- _AUFGABEN_
A - Wie viele Reaktoren sind laut dem Bericht über das AKW Saporischschja derzeit in Betrieb?
B - Schreib den Bericht über das AKW Saporischschja nach seinem letzten Satz weiter.

- _VORLIEGENDER TEXT_
„Das Atomkraftwerk wurde mehrfach beschädigt“
Der Chef der Atomenergiebehörde fordert, mit dem Beschuss des AKW Saporischschja aufzuhören.
SAPORISCHSCHJA, WIEN. Unter schwierigsten Bedingungen setzten die Experten der Internationalen
Atomenergiebehörde IAEA ihre Inspektion im AKW Saporischschja am Freitag fort.
Es sei ein Faktum, dass das Kernkraftwerk mehrfach beschädigt
worden sei, sagte IAEA-Chef Rafael Grossi am Freitagabend nach der Rückkehr aus der Ukraine am Flughafen Wien. Das dürfe nicht weiter
passieren. Wichtige Sicherheitselemente wie die Stromversorgung des Kraftwerks würden aber funktionieren. Er erwarte eine genaue Analyse der Sicherheit des Kraftwerks durch seine vor Ort verbliebenen
Experten im Laufe der nächsten
Woche. Grossi setzt auch darauf, dass zwei IAEA-Experten auf Dauer im Kraftwerk bleiben können.
Ein nach Beschuss abgeschalteter Reaktor konnte am Freitag wieder ans Netz gehen, wie der staatliche ukrainische Atomkraftwerksbetreiber Enerhoatom am Freitag via Telegram mitteilte. Damit sind derzeit zwei von sechs Reaktoren in Betrieb.

Einträge zum räumlichen Denken

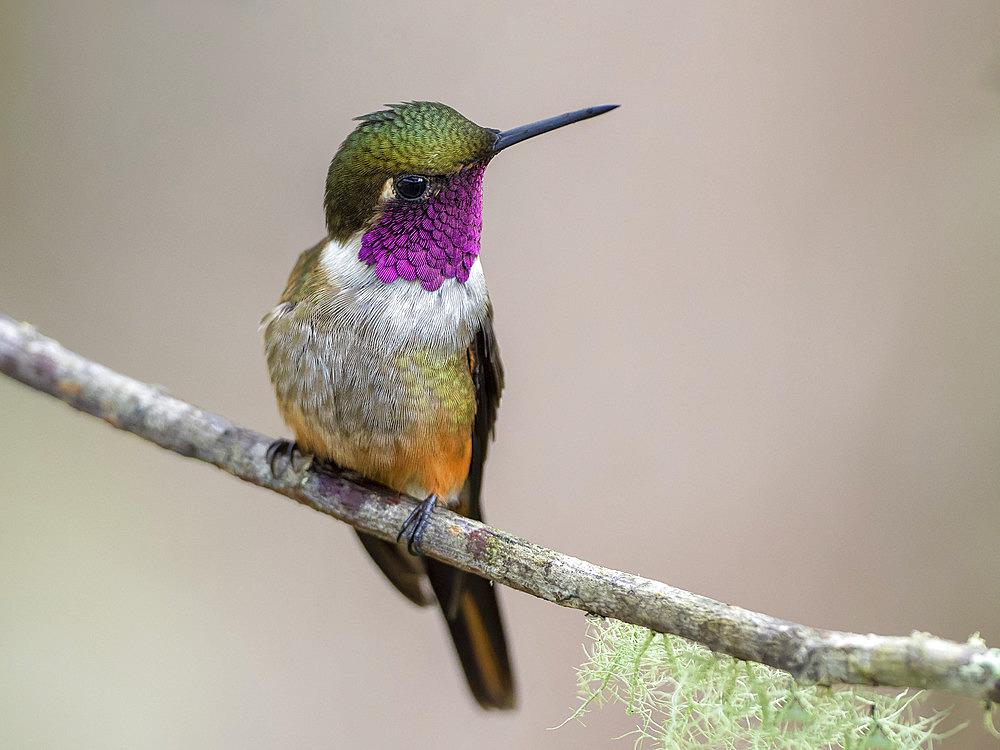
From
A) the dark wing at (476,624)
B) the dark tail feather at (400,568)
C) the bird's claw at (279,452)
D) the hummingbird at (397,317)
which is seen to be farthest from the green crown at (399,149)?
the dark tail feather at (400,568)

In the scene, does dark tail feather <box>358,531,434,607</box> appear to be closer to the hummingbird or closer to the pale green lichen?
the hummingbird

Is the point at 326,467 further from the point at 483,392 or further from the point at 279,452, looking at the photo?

- _ANTWORTEN_
A - Derzeit sind zwei von sechs Reaktoren in Betrieb.

B -
Der ukrainische Präsident Wolodymyr Selenskyj zeigte sich zunächst über die bisherige Inspektion des AKW enttäuscht. Der IAEA
warf er vor, nicht deutlich die „Entmilitarisierung“des unter russischer Kontrolle stehenden Nuklearstandorts gefordert zu haben. Der
Krieg und sein Verlauf lägen außerhalb des Einflussbereichs der IAEA, erklärte Grossi. „Die Aufgabe der IAEA liegt im technischen Gebiet.“
Am meisten sorge ihn, dass das Kriegsgeschehen rund um das
Kraftwerk an Intensität zunehme, sagte der IAEA-Chef.
Laut Brigadier Philipp Eder vom Österreichischen Bundesheer gebe es nach wie vor keine gesicherten
Informationen darüber, wer nun das Kraftwerk beschieße. Beide Seiten nutzten das Atomkraftwerk für ihre Zwecke. „Faktum ist nur, dass eigentlich das Völkerrecht es verbietet, dass zivile Einrichtungen militärisch genützt werden.“Eine entmilitarisierte Zone wäre das einzig Richtige.
Die ukrainische Armee hat nach eigenen Angaben am Freitag einen russischen Stützpunkt nahe des
Atomkraftwerks Saporischschja beschossen. In der Stadt Enerhodar sowie in der Stadt Cherson seien
mit "präzisen Angriffen" drei russische Artilleriesysteme sowie ein Munitionslager zerstört worden, teilten die ukrainischen Streitkräfte
mit.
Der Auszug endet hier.